Explore the material>
A. How many live viewers watched the first airing of the episode, according to the text on "Bad News"?
B. Copy from the text on "Bad News" the passage between "Jason Segel and" and "only one take.", inclusive.

Text>
▬▬▬▬▬▬

Jason Segel and Alyson Hannigan, who portray Marshall and Lily, respectively, were not told about the final scene. Segel said the original script had Lily saying she was pregnant, but on the scene's actual shooting day, the producers revealed that the scene would turn out differently. The script simply stated "Lily tells Marshall some news", in order to protect the script from leaking and spoiling the ending. Segel and Hannigan worked out a plan wherein Segel's cue to react would be on Hannigan finishing her line with the word "it", so Segel would not know what the bad news is until the filming of the scene itself. The scene was done in only one take.

==Release==
"Bad News" first aired on January 3, 2011, on CBS. The episode was viewed by an audience of 10.15 million live viewers, a high for the sixth season. The episode's numbers was surpassed by the following episode, "Last Words", by around 360 thousand.

=== Critical reception ===
"Bad News" was positively received by critics, who praised the episode's emotion and acting. Robert Canning of IGN gave the episode a rating of 9.5 out of 10. He praised the episode, calling it a "[classic] that will surely rank high with some of the show's best". The review also was positive towards Robin's side-plot, writing that it "worked" because of the "flashbacks and videos of Robin's many faux past". In its annual list of the year's best episodes, TV Guide placed "Bad News" in its 2011 list, describing Segel's "quick switch from jubilation to inconsolable heartbreak" as "Emmy-worthy".

▬▬▬▬▬▬

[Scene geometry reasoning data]
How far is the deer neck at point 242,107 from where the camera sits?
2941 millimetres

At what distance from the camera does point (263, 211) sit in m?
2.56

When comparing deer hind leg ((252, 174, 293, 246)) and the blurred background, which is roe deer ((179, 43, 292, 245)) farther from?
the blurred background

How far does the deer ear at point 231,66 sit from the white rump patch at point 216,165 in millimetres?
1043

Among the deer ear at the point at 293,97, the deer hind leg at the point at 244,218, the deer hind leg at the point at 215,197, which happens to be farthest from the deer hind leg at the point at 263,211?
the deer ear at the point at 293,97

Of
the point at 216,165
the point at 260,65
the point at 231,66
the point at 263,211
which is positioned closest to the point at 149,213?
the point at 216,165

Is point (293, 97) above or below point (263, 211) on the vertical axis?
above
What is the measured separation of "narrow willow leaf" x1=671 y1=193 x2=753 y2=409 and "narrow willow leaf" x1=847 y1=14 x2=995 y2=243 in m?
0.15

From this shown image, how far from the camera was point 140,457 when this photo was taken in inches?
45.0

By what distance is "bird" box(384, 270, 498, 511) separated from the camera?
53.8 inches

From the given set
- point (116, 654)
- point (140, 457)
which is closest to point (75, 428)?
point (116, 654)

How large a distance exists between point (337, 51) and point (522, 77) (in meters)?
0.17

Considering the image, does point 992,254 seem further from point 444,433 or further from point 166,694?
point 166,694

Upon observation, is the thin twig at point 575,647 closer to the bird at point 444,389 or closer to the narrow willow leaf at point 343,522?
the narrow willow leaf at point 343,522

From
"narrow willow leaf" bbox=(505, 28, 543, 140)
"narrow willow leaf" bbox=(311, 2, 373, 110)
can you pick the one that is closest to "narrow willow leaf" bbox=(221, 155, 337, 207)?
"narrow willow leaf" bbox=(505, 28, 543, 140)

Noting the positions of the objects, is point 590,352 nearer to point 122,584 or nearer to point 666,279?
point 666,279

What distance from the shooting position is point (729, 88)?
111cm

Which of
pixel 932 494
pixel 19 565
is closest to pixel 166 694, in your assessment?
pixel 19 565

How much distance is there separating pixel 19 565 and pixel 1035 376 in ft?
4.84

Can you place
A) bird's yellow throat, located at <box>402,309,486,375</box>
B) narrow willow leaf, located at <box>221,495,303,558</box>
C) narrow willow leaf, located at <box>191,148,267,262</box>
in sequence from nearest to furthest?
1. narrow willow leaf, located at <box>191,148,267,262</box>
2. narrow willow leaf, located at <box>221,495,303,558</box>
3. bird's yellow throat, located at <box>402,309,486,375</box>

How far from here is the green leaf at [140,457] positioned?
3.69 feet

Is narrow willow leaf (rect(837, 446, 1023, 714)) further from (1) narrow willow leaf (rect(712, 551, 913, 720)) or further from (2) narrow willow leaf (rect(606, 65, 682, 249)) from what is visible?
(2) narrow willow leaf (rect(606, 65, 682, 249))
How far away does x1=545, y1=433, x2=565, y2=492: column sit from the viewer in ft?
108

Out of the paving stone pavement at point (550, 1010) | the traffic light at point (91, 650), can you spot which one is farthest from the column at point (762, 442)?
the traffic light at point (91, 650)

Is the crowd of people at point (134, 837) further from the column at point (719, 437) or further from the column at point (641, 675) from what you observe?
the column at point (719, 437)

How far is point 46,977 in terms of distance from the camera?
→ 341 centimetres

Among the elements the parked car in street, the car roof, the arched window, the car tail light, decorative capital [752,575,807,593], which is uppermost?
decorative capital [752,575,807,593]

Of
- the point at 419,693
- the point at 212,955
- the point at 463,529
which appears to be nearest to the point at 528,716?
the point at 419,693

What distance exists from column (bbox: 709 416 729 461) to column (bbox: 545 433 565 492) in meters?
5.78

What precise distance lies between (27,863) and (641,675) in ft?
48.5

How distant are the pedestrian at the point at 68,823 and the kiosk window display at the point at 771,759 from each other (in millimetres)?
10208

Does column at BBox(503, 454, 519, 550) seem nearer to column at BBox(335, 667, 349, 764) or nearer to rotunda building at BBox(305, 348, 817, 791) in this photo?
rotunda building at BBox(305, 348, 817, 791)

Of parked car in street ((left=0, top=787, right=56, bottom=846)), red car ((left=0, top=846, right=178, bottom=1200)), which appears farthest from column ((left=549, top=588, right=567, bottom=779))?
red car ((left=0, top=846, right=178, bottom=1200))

▬▬▬▬▬▬

Solutions to the exercise>
A. 10.15 million live viewers.

B.
Jason Segel and Alyson Hannigan, who portray Marshall and Lily, respectively, were not told about the final scene. Segel said the original script had Lily saying she was pregnant, but on the scene's actual shooting day, the producers revealed that the scene would turn out differently. The script simply stated "Lily tells Marshall some news", in order to protect the script from leaking and spoiling the ending. Segel and Hannigan worked out a plan wherein Segel's cue to react would be on Hannigan finishing her line with the word "it", so Segel would not know what the bad news is until the filming of the scene itself. The scene was done in only one take.